Renaissance et individuation : ces notions semblent bien éloignées de Freud. Pour Jung cependant, elles sont constitutives de l'inconscient humain. Ci-dessus, une image issue d'une série de dessins d'une patiente de Jung, faits au cours de son analyse et accompagnant un processus de renouveau intérieur.
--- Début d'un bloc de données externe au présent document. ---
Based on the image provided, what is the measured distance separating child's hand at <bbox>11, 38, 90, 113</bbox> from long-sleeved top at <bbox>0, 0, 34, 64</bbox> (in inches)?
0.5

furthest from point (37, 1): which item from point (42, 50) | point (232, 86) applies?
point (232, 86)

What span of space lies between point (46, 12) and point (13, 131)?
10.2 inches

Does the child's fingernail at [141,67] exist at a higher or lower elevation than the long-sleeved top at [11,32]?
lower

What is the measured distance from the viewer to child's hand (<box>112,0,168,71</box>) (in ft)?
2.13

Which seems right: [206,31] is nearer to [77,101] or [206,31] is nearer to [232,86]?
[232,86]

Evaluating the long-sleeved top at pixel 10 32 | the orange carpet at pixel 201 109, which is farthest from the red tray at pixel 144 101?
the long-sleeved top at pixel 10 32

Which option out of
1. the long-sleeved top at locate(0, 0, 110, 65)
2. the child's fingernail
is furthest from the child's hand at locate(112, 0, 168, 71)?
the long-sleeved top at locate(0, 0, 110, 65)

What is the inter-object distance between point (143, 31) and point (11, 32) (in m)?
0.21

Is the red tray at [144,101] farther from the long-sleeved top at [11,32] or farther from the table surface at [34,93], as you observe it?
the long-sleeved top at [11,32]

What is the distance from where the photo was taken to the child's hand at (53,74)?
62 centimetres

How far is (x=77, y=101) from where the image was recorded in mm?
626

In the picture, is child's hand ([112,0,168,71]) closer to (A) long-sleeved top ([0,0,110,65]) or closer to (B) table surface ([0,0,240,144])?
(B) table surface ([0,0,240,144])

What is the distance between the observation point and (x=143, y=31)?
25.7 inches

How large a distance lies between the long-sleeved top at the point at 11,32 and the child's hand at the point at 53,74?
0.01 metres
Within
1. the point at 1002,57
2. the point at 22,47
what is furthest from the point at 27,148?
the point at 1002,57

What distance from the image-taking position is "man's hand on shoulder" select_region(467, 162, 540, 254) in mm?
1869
Dans une interview donnée à un journaliste du New York Times, Jung, en 1953, s'exprimait ainsi : "Il est beaucoup plus important d'avancer des faits qui exigent une conception radicalement différente de la psyché, c'est-à-dire de nouveaux faits inconnus de Freud et de son école. Il n'a jamais été de mon propos de critiquer Freud à qui je dois tant. J'ai été beaucoup plus intéressé par la poursuite de la route qu'il a tracé, c'est-à-dire de pousser plus loin la recherche sur l'inconscient qui fut si tristement négligée par sa propre école."

En 1934 déjà, Jung écrivait au Dr Bernhard Baur-Celio : " Mais il est encore une chose que je voudrais vous dire : ce qu'on appelle exploration de l'inconscient dévoile en fait et en vérité l'antique et intemporelle voie initiatique. La doctrine de Freud est une tentative apotropaïque d'ensevelissement pour se protéger des dangers de la "longue route", seul un "chevalier" risquera "la queste et l'aventiure" (en français). Rien ne disparaît définitivement, c'est l'effrayante découverte de tous ceux qui ont ouvert cette porte. Mais l'angoisse primordiale est si grande que le monde est reconnaissant à Freud de constater "scientifiquement" (quelle science bâtarde !) qu'on n'a rien vu derrière cette porte. Or ce n'est pas mon simple "credo", mais l'expérience la plus importante et la plus décisive de toute ma vie : cette porte, une porte latérale toute banale, ouvre sur un étroit sentier, d'abord anodin et facile à embrasser du regard, - étroit et à peine marqué parce que bien peu seulement l'ont suivi - mais qui mène au secret de la métamorphose et du renouveau. " (extrait d'une lettre parue dans "Correspondance", tome I, 1906-1940 ", Albin Michel, Paris, 1993).